▶ **Work required**
All lines from the one containing "family: Bovidae" to the end of the entries below must be output exactly, and no other lines.

◇ ◇ ◇ ◇ ◇ ◇ ◇

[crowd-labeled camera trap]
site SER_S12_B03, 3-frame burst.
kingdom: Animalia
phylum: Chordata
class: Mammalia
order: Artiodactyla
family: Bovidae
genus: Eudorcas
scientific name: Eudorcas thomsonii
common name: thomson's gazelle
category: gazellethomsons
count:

◇ ◇ ◇ ◇ ◇ ◇ ◇

▶ **Result for this exercise**
family: Bovidae
genus: Eudorcas
scientific name: Eudorcas thomsonii
common name: thomson's gazelle
category: gazellethomsons
count:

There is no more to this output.